Mrs Patrick's Wool Shop

I was working at Lee Mills yesterday.  It was a very cold day, below freezing outside when I got there, and like a fridge inside, so I worked upstairs as much as possible.   (Putting hat, coat and fingerless mittens on whenever I had to go down to the ground floor where the magazines are.)  So I was mostly sorting pattern leaflets.

A lot of the pattern leaflets are stamped with the name and address of the yarn shop that originally sold it, so there are shop names from all over the country.  I was musing that all of these yarn shops probably closed long ago.  The local yarn shops that exist now have almost all opened over the last ten years or so and have no connection with the earlier ones. 

Some of the shop names sound quite quaint and antique, like "Edythe", The Wool Shop, Norwood High Street.  Some are slightly odd, like A.W.Brown - Oriental Goods of every description - 16 Crown Lane Morden.  And the descriptions of what they sell are nicely old-fashioned:  Wools, Art Needlework, Hosiery, Etc.Art Needlework and Linens; Drapery and Knitting Wools.     

 And then I spotted one that I recognised:  "Patrick's", The Wool Shop, 16, Crookes Road, Broomhill, Sheffield, 10.  That was my local yarn shop when I was a teenager!

It was a tiny shop, converted from the front room of a small terraced  house, though I guess there was a stock room behind it.     It closed a long time ago, probably in the 1970s, when Mrs Patrick retired.  It might then have been a hairdresser's for a while, but then became a pet shop, and still is.      

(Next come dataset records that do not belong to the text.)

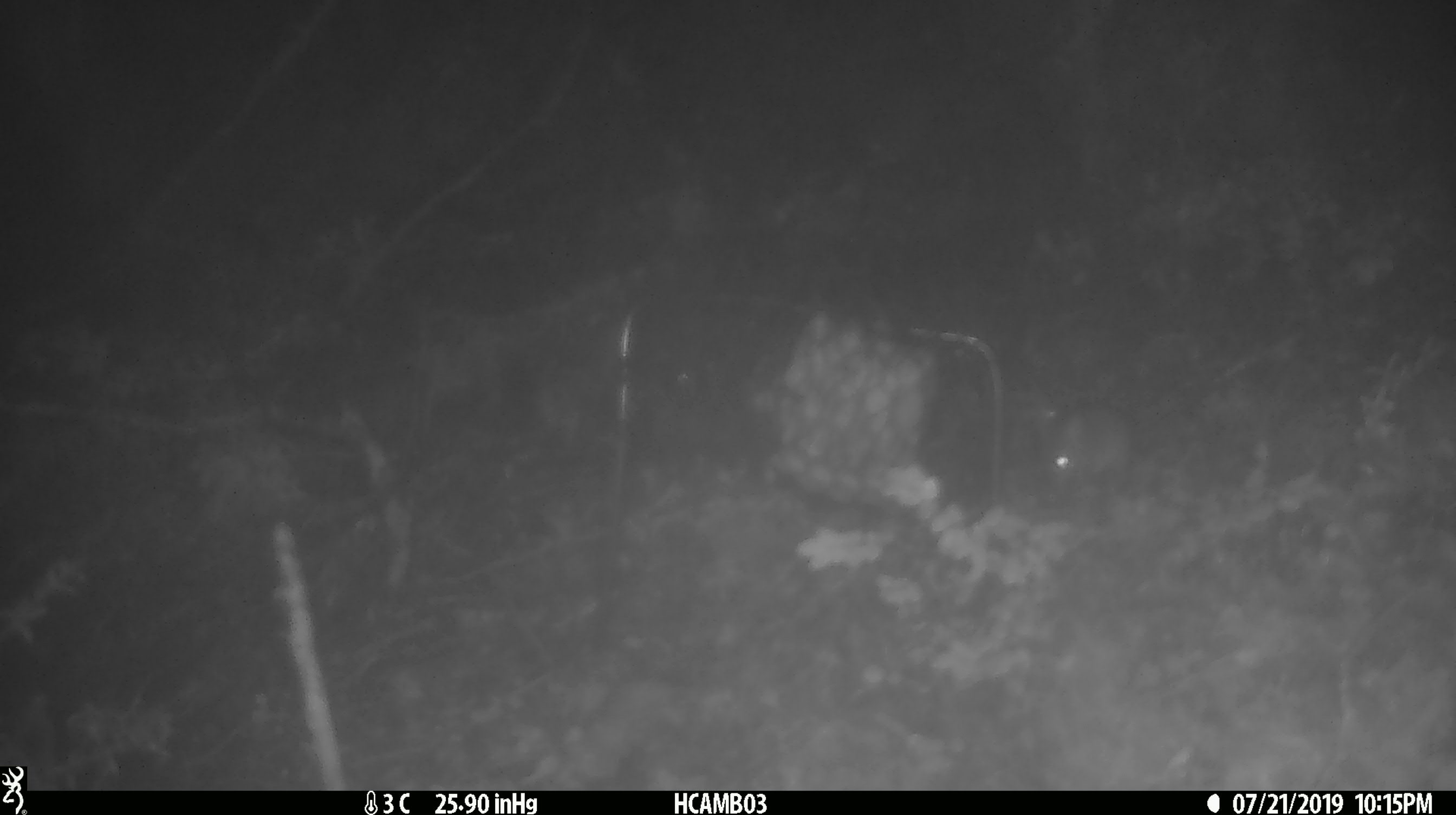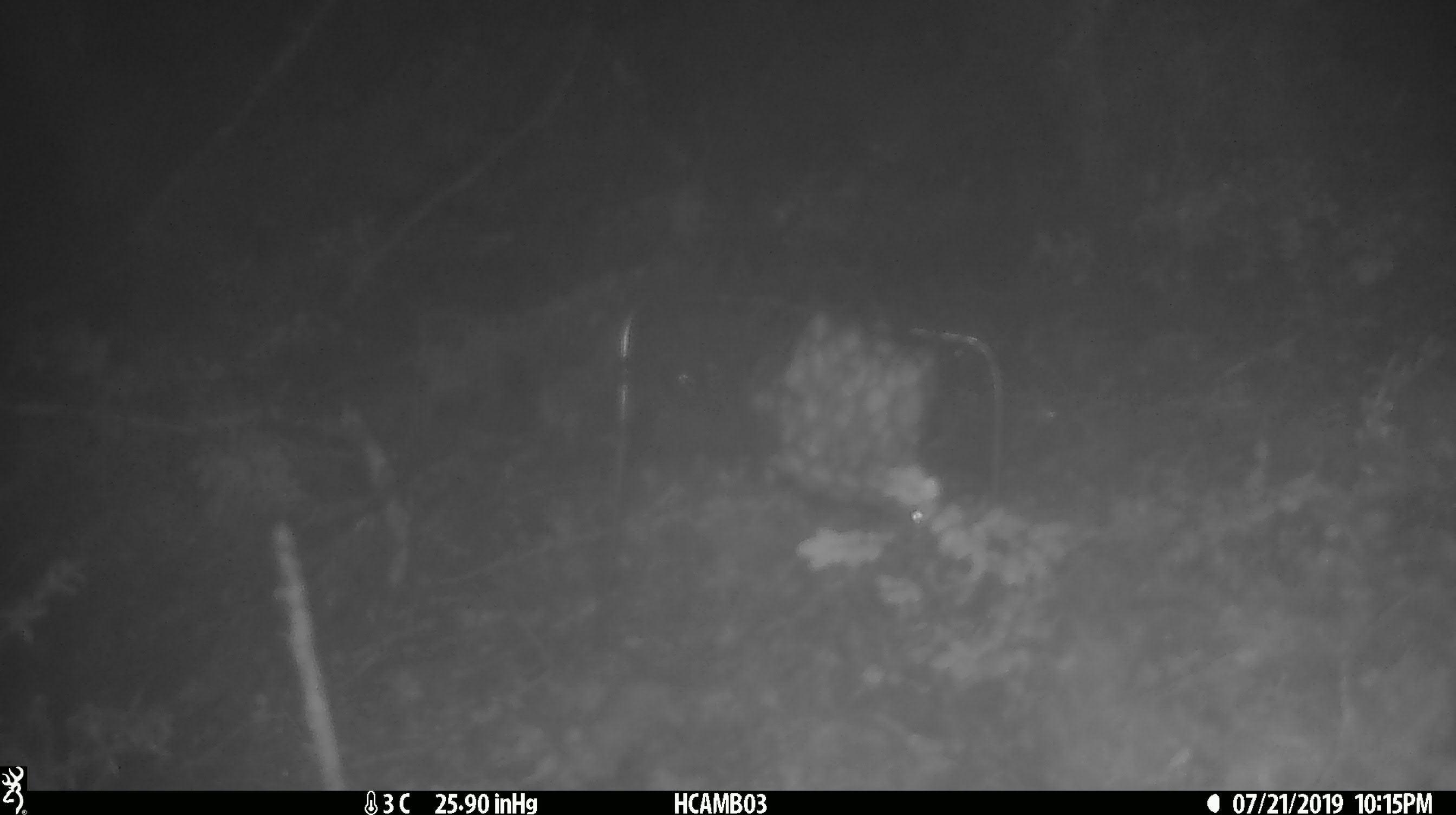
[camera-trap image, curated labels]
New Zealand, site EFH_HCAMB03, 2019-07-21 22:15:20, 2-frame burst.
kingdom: Animalia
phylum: Chordata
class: Mammalia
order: Rodentia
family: Muridae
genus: Mus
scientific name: Mus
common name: mouse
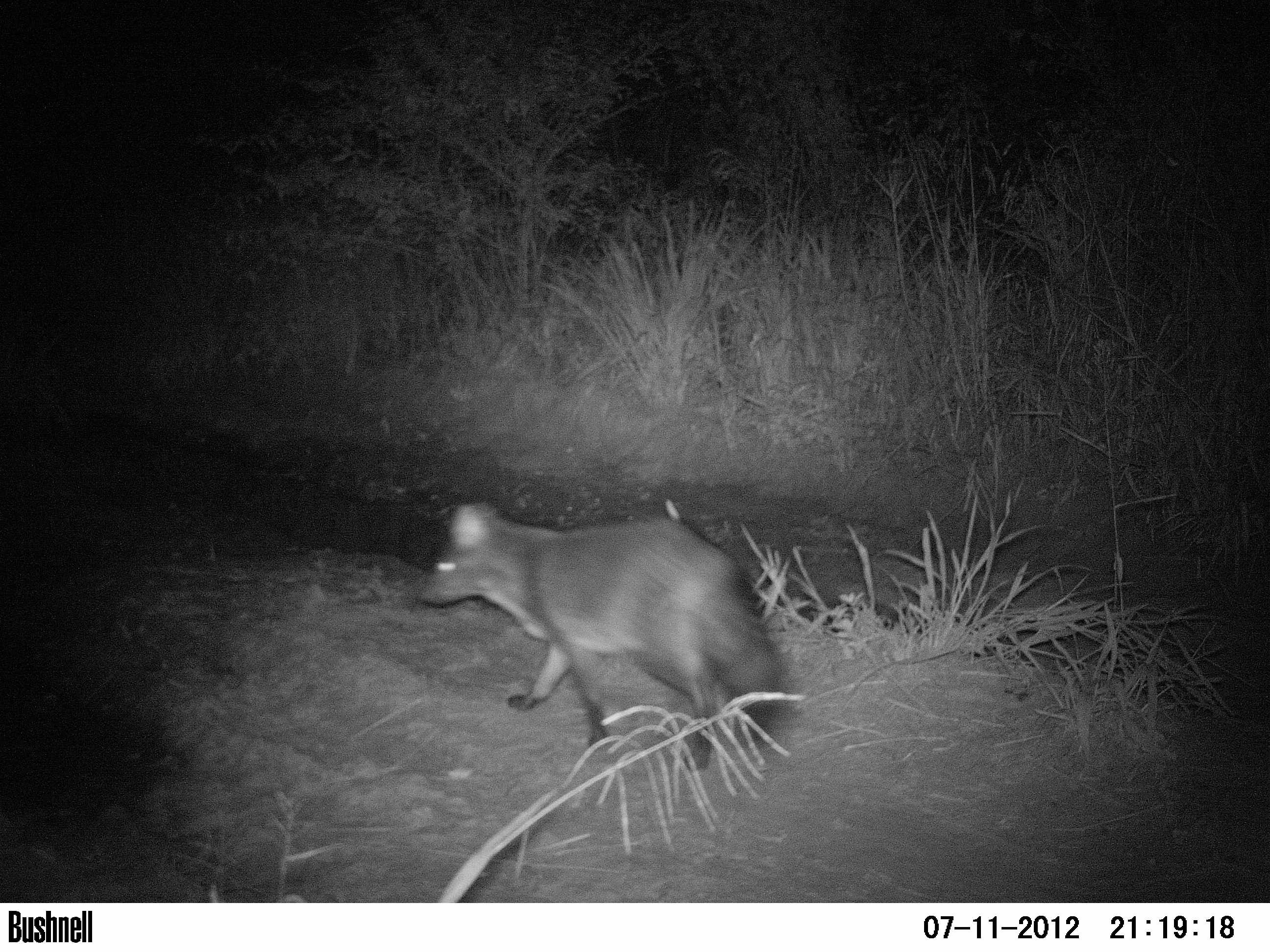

Broomhill is a busy area with lots of little shops and restaurants (Patrick's/Paws Here is on the very edge of the shopping area).  It seems to be thriving, with so many university students living in the neighbourhood.  Everybody knew, when I lived there, that John Betjeman  (the Poet Laureate) had described Broomhill as "the prettiest suburb in England", though I never understood which bit he could have had in mind.  Now that I can ask Google, and find his poem "An Edwardian Sunday, Broomhill, Sheffield",  I see that it was the large Victorian houses and not the shopping area that he was thinking of, although they are not very typical of most of Broomhill - the small terraces like Mrs Patrick's are more common.  Poetic licence.       

1 comment:

  1. You must remember Jude - do you read her knitting blog?